Soyinka scored his first big successes in 1962 and 1965 with A Dance of the Forests and The Road, respectively. A critic of the time lauded him for taking “our napping English language [and] booting it awake, rifling its pockets and scattering the loot into the middle of next week.”

Since moving to the U.S., Soyinka has had the opportunity to reflect on living and working in an affluent society that has figured grandly in the whole postcolonial period. “The U.S. is one of the most insular societies that I have ever encountered anywhere in the world. It’s not just a question of them not knowing — but more not knowing that they don’t know,” he said.

“I see even among liberal thinkers in the U.S. the tendency to respond to the current crisis as ‘noble Americans’ rather than to respond on behalf of humanity, because it was humanity that was assaulted on Sept. 11. And it’s a continuation of the assault that took place in Kenya and in Tanzania when [al-Qaeda supporters]bombed the [U.S.]embassy and killed Muslim Africans. Innocent, guilty — it doesn’t matter to them. In other words, you are talking about people who also want to play God.”

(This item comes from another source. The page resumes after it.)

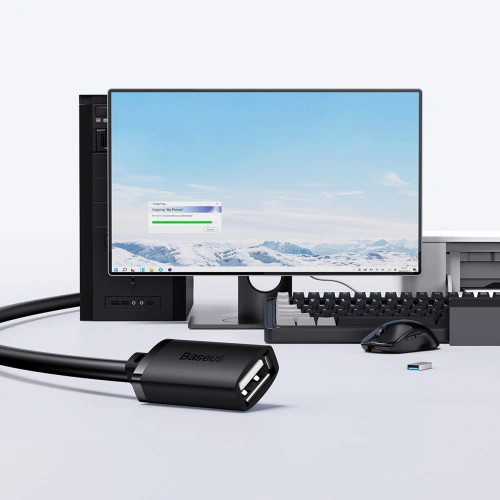 Kup Cablu Prelungitor Baseus AirJoy Series USB 2.0 0.5m negru - BSU4376 - {ean13} - Sklep Home Screen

Soyinka went on to say that he believes people must confront the problems of terror and clashes between religious and ethnic groups holistically: “The Financial Times estimated that over 20,000 people have died in Nigeria since [fighting between Moslems and Christians began there earlier] this fall. Everything is intertwined, you see, but jingoism is not the answer. America fights back, America hates back — that is as nauseating as the failure to realize that it is humanity that is also being assaulted by certain forces. Jingoism cannot replace that.”